**** Passage to read ****

Anyone finding it difficult to pay their heating bills can call the Winter Fuel Payments line, 0845 915 1515, the Winter Warmth Advice Line, 0800 085 7000 or the Warm Front Home Improvement Scheme on 0800 316 2805.

For information about staying well this winter visit

Self-care: For treating minor illnesses or injuries such as grazes, sore throats and coughs people can self-care.

NHS Direct: Ring 0845 4647 for round the clock health queries and information about local services

Local pharmacist: Anyone with a common cold, sickly stomach or anything in between should talk to a pharmacist.

GP: If someone is vomiting, has ear pain, back ache, diarrhoea or may need an examination or medical advice they should go to see their GP.

NHS Walk-in Centre or Minor Injury Units: People who may need treatment for minor illnesses and injuries that do not require an A&E visit - and without an appointment - can go to either the NHS Greyfriars Walk-in Centre in Greyfriars Way in Great Yarmouth or one of the Minor Injuries Units based at Patrick Stead Hospital in Halesworth or Beccles Hospital.

A&E or 999: Symptoms of a serious illness, those involved in a major accident, or anyone whose life may be at risk, perhaps due to choking, chest pains, black outs or blood loss should go to A&E or call 999.

As well as gaining free and confidential health advice from their pharmacists, people can also refer to the NHS website, to check their symptoms or call NHS Direct on 0845 46 47 at any time.

****

▸ Problem statement:
Please answer these questions using the winter health advice:
1. What number does the advice give for the Winter Warmth Advice Line?
2. On which street is the NHS Greyfriars Walk-in Centre?
3. Who does the advice say someone with a common cold should talk to?
You won't need these rows.

**** Data extract ****

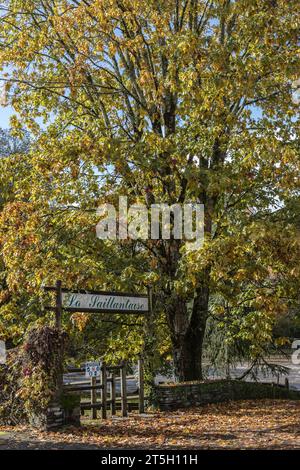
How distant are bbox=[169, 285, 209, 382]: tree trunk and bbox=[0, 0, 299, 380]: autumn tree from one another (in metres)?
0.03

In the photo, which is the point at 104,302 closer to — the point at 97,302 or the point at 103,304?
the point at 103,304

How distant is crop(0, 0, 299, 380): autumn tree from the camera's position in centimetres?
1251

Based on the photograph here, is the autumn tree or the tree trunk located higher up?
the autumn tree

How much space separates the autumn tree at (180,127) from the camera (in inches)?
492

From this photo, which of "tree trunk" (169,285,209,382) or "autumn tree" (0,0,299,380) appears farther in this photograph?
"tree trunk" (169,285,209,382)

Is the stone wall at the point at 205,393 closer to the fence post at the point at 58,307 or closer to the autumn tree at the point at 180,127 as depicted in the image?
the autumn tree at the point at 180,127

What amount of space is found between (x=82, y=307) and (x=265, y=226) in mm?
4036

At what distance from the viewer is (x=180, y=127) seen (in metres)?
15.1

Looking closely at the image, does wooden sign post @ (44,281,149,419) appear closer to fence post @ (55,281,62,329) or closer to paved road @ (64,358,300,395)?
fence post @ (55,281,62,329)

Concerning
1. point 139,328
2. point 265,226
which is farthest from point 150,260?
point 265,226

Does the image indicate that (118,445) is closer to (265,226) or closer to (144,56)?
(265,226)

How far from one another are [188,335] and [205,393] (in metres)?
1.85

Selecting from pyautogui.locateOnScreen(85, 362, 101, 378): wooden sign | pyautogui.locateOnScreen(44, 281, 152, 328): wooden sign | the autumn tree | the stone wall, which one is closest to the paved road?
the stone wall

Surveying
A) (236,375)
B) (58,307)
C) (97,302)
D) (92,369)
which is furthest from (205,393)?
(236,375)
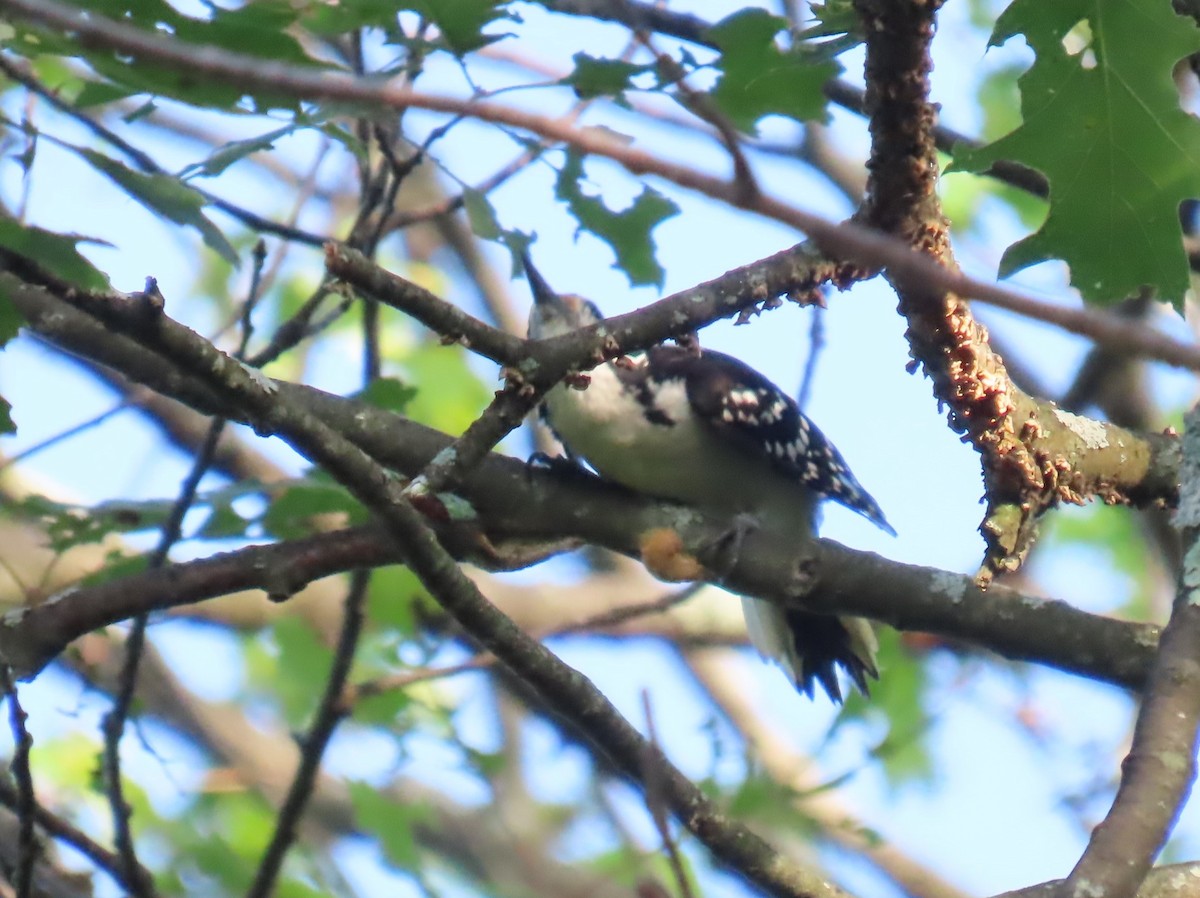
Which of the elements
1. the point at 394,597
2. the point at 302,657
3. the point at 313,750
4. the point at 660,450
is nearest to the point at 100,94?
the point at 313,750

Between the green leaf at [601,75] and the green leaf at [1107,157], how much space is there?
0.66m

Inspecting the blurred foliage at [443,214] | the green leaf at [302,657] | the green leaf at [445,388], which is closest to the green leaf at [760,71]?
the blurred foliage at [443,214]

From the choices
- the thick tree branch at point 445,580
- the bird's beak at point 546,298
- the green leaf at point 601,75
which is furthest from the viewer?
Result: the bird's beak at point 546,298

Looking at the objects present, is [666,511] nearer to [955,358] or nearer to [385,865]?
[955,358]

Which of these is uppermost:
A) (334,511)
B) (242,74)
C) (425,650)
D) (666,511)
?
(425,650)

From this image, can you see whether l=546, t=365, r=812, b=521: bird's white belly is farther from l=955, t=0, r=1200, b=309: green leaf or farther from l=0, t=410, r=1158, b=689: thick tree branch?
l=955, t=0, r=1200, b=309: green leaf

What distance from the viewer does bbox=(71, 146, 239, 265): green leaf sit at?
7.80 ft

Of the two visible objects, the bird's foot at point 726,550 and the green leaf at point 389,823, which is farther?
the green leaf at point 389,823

****

▸ Expected answer:
1. 0800 085 7000
2. Greyfriars Way, in Great Yarmouth
3. A pharmacist